Directions
Report the lines of the data below that contain the string "burst".
[[ Available records open ]]
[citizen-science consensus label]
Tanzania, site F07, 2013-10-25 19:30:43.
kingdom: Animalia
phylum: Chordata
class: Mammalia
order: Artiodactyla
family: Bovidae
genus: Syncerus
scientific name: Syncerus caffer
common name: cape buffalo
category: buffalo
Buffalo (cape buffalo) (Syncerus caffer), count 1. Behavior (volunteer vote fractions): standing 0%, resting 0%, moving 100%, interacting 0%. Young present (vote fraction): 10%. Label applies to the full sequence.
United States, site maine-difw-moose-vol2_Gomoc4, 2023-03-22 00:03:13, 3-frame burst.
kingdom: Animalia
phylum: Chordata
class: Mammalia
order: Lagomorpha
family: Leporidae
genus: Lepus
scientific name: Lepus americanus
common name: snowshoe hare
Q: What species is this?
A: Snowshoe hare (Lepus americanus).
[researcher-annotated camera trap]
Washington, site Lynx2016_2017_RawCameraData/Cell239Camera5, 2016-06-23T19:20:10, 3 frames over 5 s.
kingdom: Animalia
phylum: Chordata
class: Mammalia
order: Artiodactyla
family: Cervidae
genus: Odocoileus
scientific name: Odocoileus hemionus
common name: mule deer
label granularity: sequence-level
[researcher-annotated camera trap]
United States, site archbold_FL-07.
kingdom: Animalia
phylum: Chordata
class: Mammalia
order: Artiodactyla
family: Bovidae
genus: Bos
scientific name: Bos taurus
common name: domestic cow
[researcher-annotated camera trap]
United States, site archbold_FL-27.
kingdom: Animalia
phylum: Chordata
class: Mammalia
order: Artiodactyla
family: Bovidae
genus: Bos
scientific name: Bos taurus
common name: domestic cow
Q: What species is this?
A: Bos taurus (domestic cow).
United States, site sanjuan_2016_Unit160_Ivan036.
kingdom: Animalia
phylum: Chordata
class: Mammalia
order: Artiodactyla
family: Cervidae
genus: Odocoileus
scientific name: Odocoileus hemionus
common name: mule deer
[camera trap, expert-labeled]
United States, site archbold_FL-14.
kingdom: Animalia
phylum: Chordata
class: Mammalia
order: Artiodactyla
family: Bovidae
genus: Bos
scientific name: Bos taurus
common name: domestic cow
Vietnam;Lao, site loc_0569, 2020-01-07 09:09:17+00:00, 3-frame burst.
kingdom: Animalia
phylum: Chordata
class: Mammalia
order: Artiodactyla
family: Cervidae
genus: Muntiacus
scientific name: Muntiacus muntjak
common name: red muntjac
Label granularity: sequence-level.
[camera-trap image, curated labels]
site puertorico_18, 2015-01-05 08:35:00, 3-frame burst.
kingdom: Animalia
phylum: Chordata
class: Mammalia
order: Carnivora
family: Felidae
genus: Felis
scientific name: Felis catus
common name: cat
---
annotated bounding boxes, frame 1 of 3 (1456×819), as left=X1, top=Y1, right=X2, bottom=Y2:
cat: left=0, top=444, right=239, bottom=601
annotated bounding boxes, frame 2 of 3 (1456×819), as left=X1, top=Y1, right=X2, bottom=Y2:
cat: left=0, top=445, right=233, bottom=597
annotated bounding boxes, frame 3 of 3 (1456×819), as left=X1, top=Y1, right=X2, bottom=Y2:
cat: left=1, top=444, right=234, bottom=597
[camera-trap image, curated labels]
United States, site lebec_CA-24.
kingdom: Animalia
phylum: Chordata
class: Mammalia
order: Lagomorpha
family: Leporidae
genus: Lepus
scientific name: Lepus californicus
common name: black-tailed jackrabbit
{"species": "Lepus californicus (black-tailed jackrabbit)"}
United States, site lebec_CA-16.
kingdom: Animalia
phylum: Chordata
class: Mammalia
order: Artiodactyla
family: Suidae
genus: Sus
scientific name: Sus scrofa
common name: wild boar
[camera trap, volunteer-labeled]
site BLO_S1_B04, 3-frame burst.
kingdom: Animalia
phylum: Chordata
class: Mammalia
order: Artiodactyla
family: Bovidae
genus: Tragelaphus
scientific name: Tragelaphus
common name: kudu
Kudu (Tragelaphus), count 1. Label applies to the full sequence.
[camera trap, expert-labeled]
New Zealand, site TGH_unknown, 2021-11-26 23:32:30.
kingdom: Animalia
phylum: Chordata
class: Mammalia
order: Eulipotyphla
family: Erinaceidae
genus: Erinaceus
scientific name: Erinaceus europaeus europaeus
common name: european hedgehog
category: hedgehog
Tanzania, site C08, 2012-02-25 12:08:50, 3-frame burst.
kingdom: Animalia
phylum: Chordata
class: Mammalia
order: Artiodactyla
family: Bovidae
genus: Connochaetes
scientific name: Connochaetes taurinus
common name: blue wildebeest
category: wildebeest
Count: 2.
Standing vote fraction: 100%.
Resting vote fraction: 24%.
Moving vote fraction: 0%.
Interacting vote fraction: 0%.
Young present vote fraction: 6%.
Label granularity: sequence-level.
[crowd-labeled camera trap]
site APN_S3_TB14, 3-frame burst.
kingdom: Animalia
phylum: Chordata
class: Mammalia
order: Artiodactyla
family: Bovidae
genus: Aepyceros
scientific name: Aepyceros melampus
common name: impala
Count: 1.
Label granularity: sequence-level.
[[ Available records closed ]]
Answer to the exercise
United States, site maine-difw-moose-vol2_Gomoc4, 2023-03-22 00:03:13, 3-frame burst.
Vietnam;Lao, site loc_0569, 2020-01-07 09:09:17+00:00, 3-frame burst.
site puertorico_18, 2015-01-05 08:35:00, 3-frame burst.
site BLO_S1_B04, 3-frame burst.
Tanzania, site C08, 2012-02-25 12:08:50, 3-frame burst.
site APN_S3_TB14, 3-frame burst.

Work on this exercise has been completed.